While our eyes only detect a fraction of all light available, satellite sensors can actually capture – and send back — much more information. This information is relayed back to us in a format quite different from the photographs we are used to.
Satellites capture data by assigning a digital value to a pixel based on the reflectance captured by the sensor of the corresponding area on the ground (and above atmosphere) on a predetermined band within the light spectrum. A high reflectance means a high value, low reflectance, a low value. When presented as an image, the high values are white, the low values blacks. That means all satellite data is black and white before processing.
For example, a snowy mountain top will appear close to white in all images from bands within the light spectrum, because snow reflects all visible light. But it will be darker in infrared images because snow has less reflectance in the infrared.
Creating composite images
To produce coloured composites, data from two or more bands of the spectrum are merged together and each band is assigned a colour. Most satellite images you will see have been modified in some way as even natural colour images tend to have low contrast and have a blue, hazy hue — making it hard to distinguish between features.
True-colour composite images, such as the ones found on Google Maps, use the red, green, and blue bands gathered by satellites to mimic the range of vision for the human eye, showing us images closer to what we would expect to see in a normal photograph.

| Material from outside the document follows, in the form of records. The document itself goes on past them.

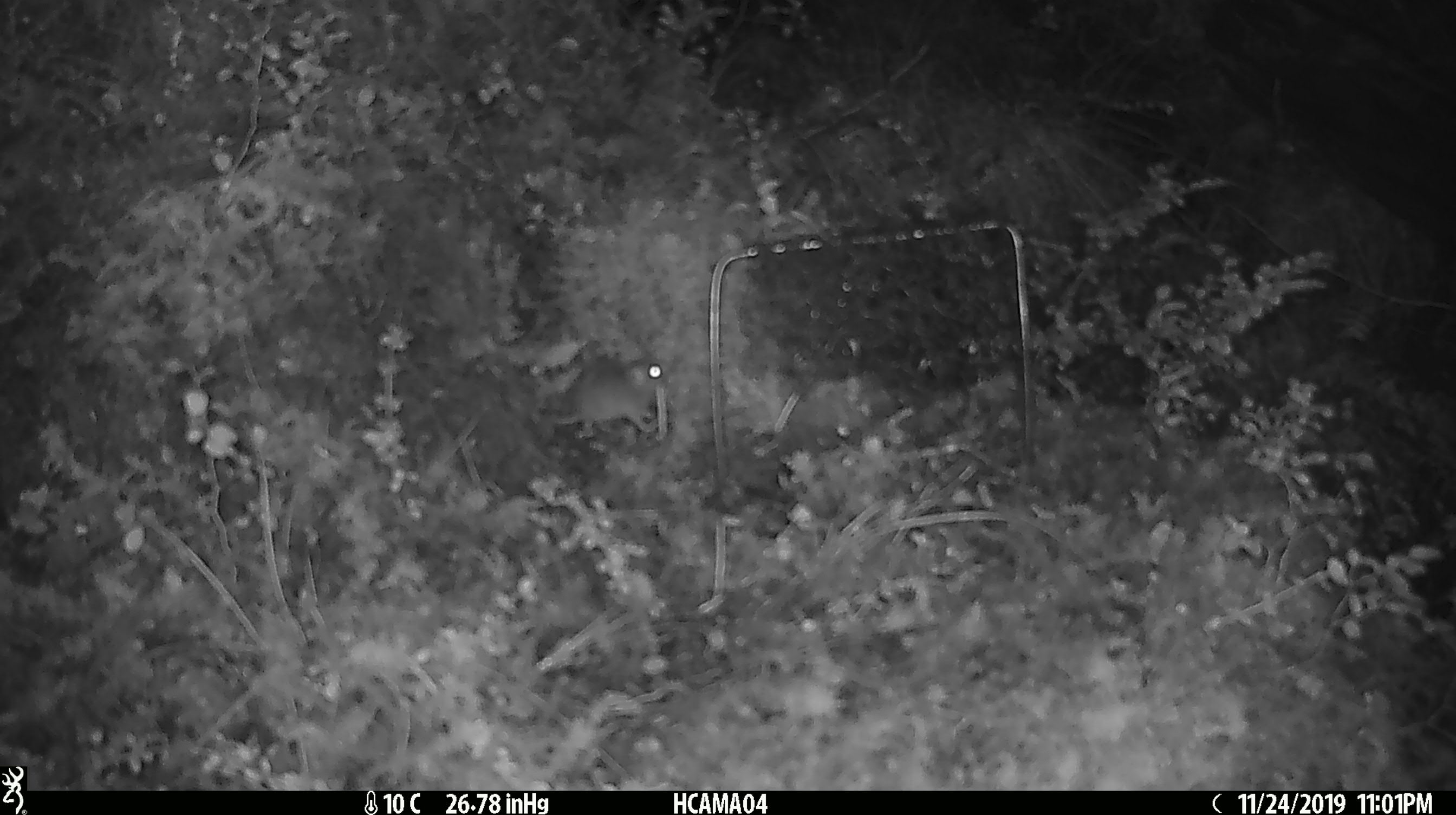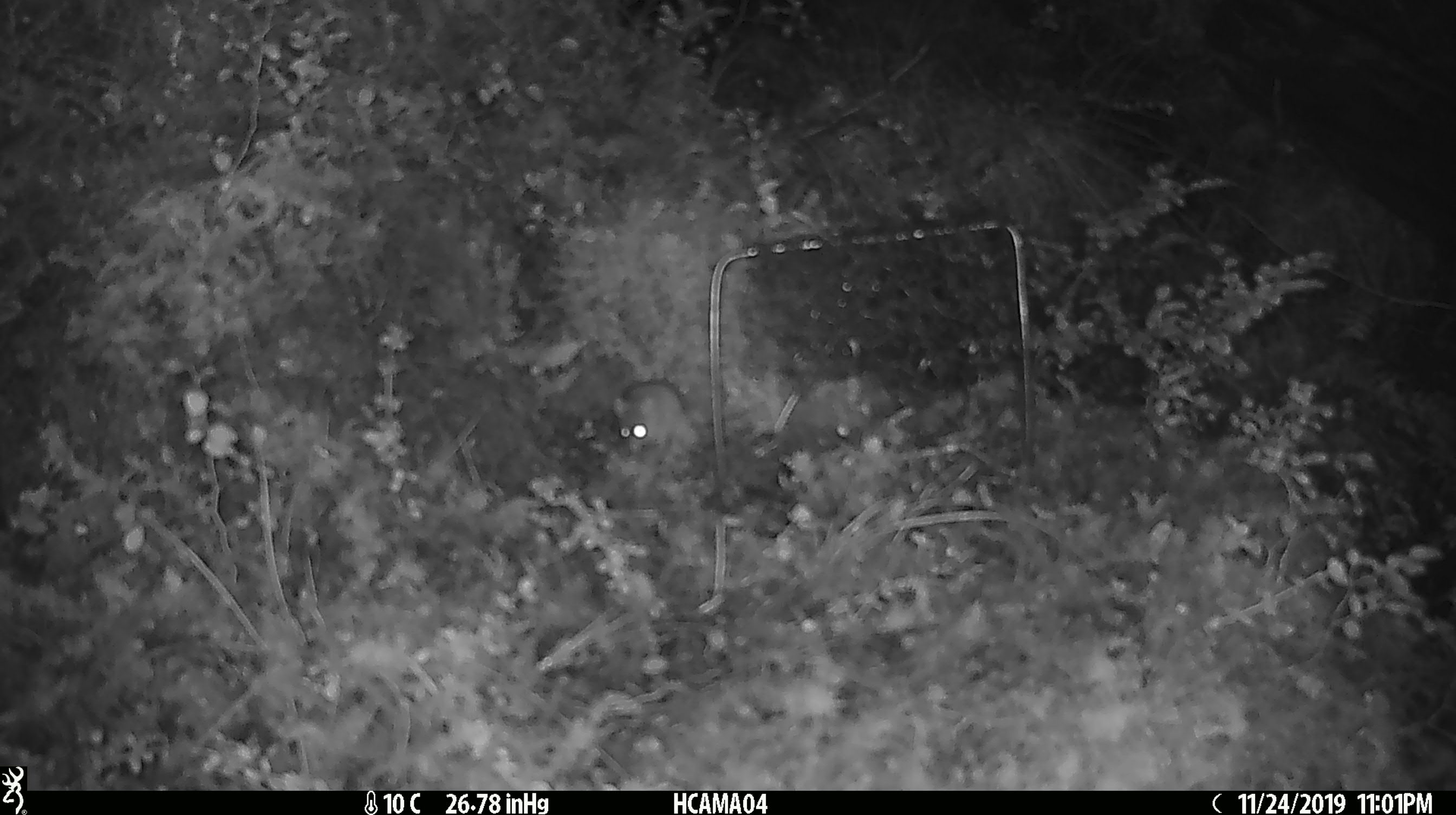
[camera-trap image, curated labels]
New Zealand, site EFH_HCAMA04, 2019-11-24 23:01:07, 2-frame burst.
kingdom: Animalia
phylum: Chordata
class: Mammalia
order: Rodentia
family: Muridae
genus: Mus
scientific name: Mus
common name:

Since Google Maps images are the results of multiple satellite passes at different days (to capture the entire scenes and ensure they were no clouds), they have also been digitally fused to smooth out the transitions from one image to another and make it look like one large image to the users.
Additionally, satellites also capture information in the non-visible part of the light spectrum. Different features: rock, bare soil, vegetation, burned ground, snow, sediment-rich water, etc. all have different reflectance properties in each band. This a called a 'spectral signature'.
To highlight specific features, one or more of the RGB bands can be substituted for another, such as infrared, or near infrared, which are not visible to the human eye. These images are referred to as false-colour composite images.
To better discriminate between features and highlight changes in time, mathematical models can also be applied to the data to produce a new kind of processed image. These are referred to as indexes.